**PROBLEM STATEMENT**
Report every line of the records that contains the word "site".
————
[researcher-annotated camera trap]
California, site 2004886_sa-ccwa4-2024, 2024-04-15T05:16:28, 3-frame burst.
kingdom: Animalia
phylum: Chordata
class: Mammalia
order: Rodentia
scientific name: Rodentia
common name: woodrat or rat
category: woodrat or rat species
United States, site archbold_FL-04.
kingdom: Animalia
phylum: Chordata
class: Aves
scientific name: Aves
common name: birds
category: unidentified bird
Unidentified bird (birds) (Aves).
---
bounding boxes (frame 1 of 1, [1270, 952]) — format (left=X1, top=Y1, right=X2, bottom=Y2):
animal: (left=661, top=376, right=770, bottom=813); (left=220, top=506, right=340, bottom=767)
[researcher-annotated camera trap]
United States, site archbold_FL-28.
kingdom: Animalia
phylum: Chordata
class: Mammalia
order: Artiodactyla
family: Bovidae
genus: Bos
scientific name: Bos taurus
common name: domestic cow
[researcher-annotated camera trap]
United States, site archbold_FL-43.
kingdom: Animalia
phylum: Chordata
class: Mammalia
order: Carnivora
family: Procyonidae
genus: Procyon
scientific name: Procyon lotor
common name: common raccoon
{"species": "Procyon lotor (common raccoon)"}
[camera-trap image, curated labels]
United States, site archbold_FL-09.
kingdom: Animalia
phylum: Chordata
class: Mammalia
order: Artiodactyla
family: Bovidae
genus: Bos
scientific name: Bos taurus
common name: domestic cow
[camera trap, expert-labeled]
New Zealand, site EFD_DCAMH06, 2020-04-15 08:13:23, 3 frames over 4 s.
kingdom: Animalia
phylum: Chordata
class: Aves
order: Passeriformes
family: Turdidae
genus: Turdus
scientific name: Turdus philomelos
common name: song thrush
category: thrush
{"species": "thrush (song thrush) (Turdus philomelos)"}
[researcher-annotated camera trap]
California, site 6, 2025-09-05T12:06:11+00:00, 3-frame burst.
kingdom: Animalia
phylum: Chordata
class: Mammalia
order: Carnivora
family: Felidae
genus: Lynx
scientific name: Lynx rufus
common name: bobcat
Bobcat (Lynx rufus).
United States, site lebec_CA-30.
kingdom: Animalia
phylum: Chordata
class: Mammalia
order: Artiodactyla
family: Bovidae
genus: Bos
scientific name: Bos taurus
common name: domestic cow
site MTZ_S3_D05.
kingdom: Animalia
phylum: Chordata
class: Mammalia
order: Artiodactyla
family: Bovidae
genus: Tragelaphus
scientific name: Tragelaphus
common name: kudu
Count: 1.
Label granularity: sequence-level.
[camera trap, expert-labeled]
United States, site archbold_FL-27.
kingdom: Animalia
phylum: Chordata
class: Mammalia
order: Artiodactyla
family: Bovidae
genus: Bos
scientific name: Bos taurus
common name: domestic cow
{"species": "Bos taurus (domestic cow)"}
————
**ANSWER TO THIS EXERCISE**
California, site 2004886_sa-ccwa4-2024, 2024-04-15T05:16:28, 3-frame burst.
United States, site archbold_FL-04.
United States, site archbold_FL-28.
United States, site archbold_FL-43.
United States, site archbold_FL-09.
New Zealand, site EFD_DCAMH06, 2020-04-15 08:13:23, 3 frames over 4 s.
California, site 6, 2025-09-05T12:06:11+00:00, 3-frame burst.
United States, site lebec_CA-30.
site MTZ_S3_D05.
United States, site archbold_FL-27.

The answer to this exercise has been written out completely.